Please state what status ARL's Kalgoorlie project received from the Australian government in March, according to the text on ASX mining stocks.
[Source text]
SYA owns advanced exploration assets in Canada’s Quebec province, where it announced a doubling of the Authier and North American Lithium projects’ combined resource to 119.1 Mt at 1.05% Li2O at the start of March.

It subsequently joined a wave of advanced lithium stocks like Lake Resources (ASX:LKE)AVZ Minerals (ASX:AVZ) and Core Lithium (ASX:CXO) in the ASX 300 index.

Entry into major indices like the ASX 300 and ASX 200 can spur price rises and sharp volume increases for new entrants.



ARL listed in 2017 on the back of its Kalgoorlie Nickel-Cobalt Project (KNP), now one of the more advanced nickel-cobalt projects on the ASX.

The KNP hosts 5.9Mt of contained nickel and 380kt of contained cobalt, making it the largest nickel-cobalt resource in the developed world.

That’s enough to power 147m electric vehicles, ARL says.

The $1.165 billion project would mine cobalt-nickel laterite ore which will undergo a process to produce Mixed Hydroxide Precipitate for the growing international battery market.

In March, it received Major Project Status from the Aussie Government, which helps streamline the approvals process and provides access to additional sources of potential project funding.



A recent entrant into the ASX 300, as mentioned above.

LKE has set its sights on becoming a global scale player in lithium carbonate production, planning to deliver 100,000t a year by 2030 from its ‘Kachi’ project in Argentina.
[/Source text]
[Record excerpts]
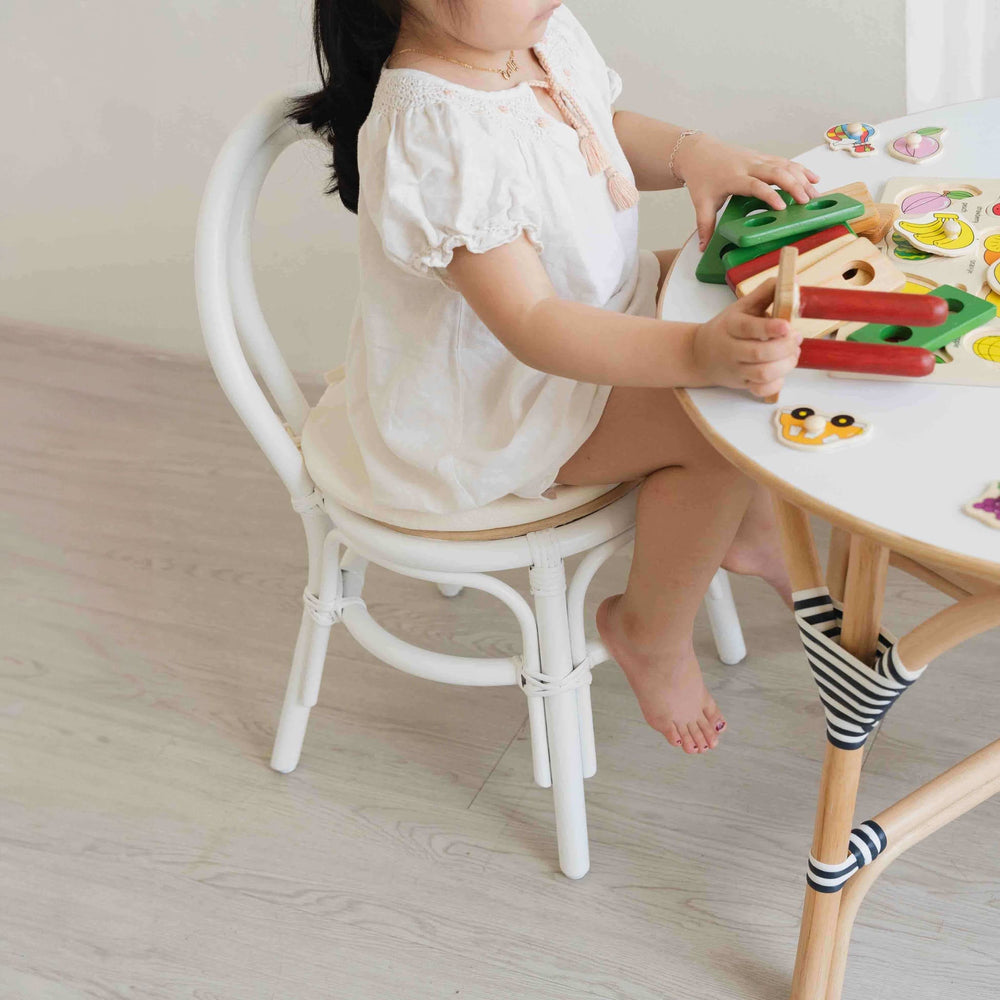 Child sitting on the Aulia Kids Chair by MOMIJI while playing with toys on a rattan table indoors, showcasing the white rattan frame.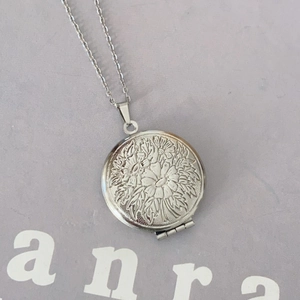 Vintage stainless steel locket necklace with floral relief and circular openable pendant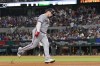 Minnesota Twins' Christian Vazquez celebrates after his solo home run as he rounds third base in the seventh inning of a baseball game against the Texas Rangers, Friday, Sept. 1, 2023, in Arlington, Texas. (AP Photo/Tony Gutierrez)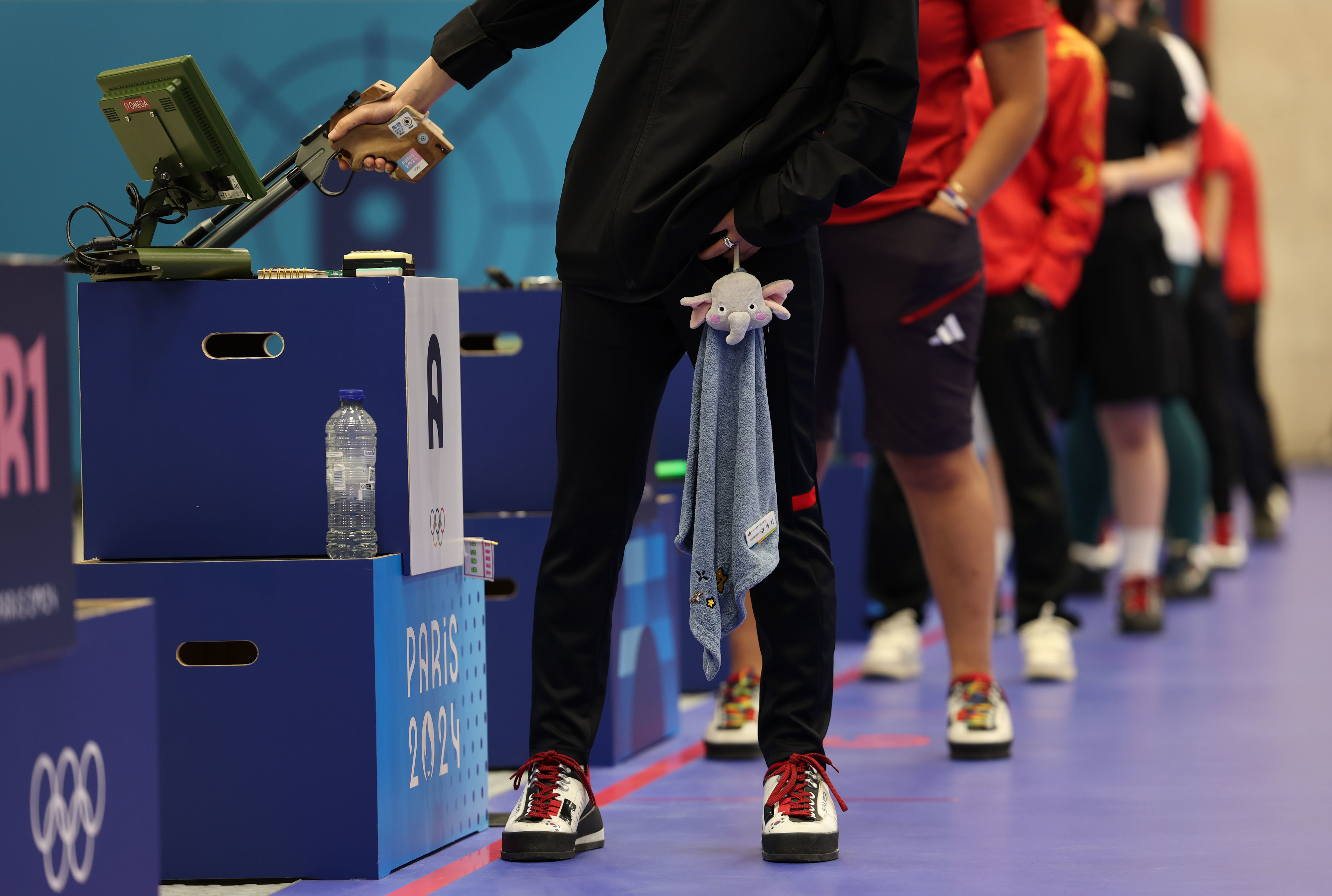 Athletes on the Tokyo 2020 Olympic shooting range, standing in line, holding guns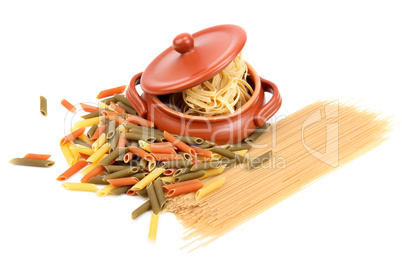 different types of pasta and a clay pot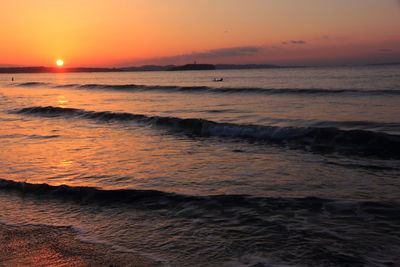 Scenic view of sea against sky during sunset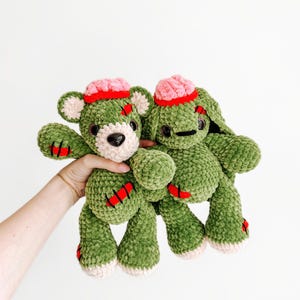 Puede incluir: Dos peluches, un oso y un conejo, hechos de hilo texturizado verde. Ambos presentan partes superiores rosas similares a cerebros, ojos de seguridad negros y parches cosidos rojos en extremidades y cabeza. El oso tiene hocico y patas crema.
[/Record excerpts]
● Final answer
Major Project Status.